In contrast to growth, few methods explicitly assess evidence for spatial expansion (but see [23,24,148,166]). In terms of assessing congruence across loci or across different types of genetic data, establishing the polarity of a past range expansion (i.e., source vs. advancing wave front) is likely to be particularly important. For example, although the expected mismatch distribution for a sample of DNA sequences can be derived under a continent-island model of spatial expansion [166], this approach does not provide insight into directionality of the expansion and so it is difficult to distinguish between scenarios where two or more loci mark the same event, as opposed to marking different events. However, coalescent methods for estimating asymmetrical migration rates provide a means of examining directionality [13,91,125,134]. Furthermore, comparison of genetic diversity statistics calculated from empirical data versus those simulated under alternative landscape-specific range expansion scenarios could provide a framework for assessing congruence across loci [167]. Even simple regression of within-population genetic diversity against geographic distance along the hypothesized axis of expansion can be very informative [48,72,73].
Despite the potential utility of molecular dating for examining temporal concordance among inferences of population growth or vicariance, which is a particularly promising endeavor when several external calibration points are available [152,159,168], caution is still warranted.

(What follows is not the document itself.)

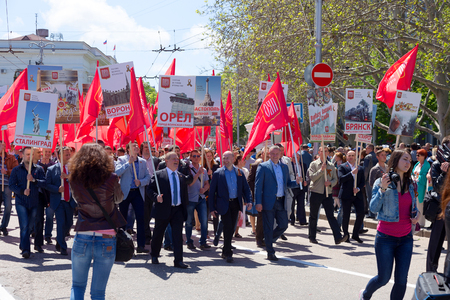 forefather: SEVASTOPOL  CRIMEA - MAY 9, 2015: People are columns in the Parade in honor of the 70th anniversary of Victory Day, May 9, 2015 in Sevastopol Editorial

Time-dependency of molecular rates can have non-negligible impacts on the accuracy of divergence dates estimated using intraspecific DNA sequence datasets [169,170], and the timescales that are most relevant to population-level studies occupy a critical region of the time-dependency curve. Another important consideration is that spatial patterns of genetic diversity resulting from range expansion can sometimes mimic that of past vicariance. Recently, a series of studies into a phenomenon dubbed ‘allele surfing’ have revealed that even a single uni-directional range expansion event can create complex spatial-genetic patterns that resemble segregation of clades that would usually be attributed to isolation in separate refuges [171]. The phenomenon is characterized by marked allele frequency changes that arise over short spatial and temporal scales, driven by strong genetic drift operating at the leading edge of a range expansion. That said, because this is a stochastic process, the spatial locations of apparent phylogeographic breaks generated by allele surfing should vary across loci and taxa. Even without a fully-developed analytical framework for quantitatively assessing temporal and spatial congruence, multi-locus studies should be less predisposed to spurious inferences [100].

7. Conclusions and Future Research Directions

A central theme of this review has been to highlight the complementarity of three hierarchical levels of genetic information (i.e., genotypic, population allele frequency, and gene genealogies; Figure 1). Although the proportion of phylogeographic studies based exclusively on data from a single locus has decreased dramatically over the past 10 years [172], multi-locus datasets are still not necessarily being used to their full potential. Indeed, it could be argued that until inferences about microevolutionary processes operating over short, ecological timescales are routinely integrated with the longer-term historical perspective offered by gene genealogies, the original goal of phylogeography—to bridge the gap between population genetics and phylogenetics [1,2]—remains to be fully realized. New approaches to this endeavor will no doubt be motivated by the application of next-generation sequencing to rapid identification of perhaps hundreds of genotype-yielding, co-dominant nuclear SNP loci, together with phylogenetically-informative DNA sequence markers [173]. In the meantime, studies in which gametic phase of segregating alleles are determined for several independent nuclear DNA sequence loci (e.g., using laboratory-based or computational approaches [174,175]) could explore the possibility of using temporal contrasts between genotypic and genealogical information derived from the same locus to ground-truth empirical estimates of important population parameters. Genotyping of nuclear microsatellite or SNP loci from ancient DNA can also facilitate estimation of historical population parameters [65,66,176,177].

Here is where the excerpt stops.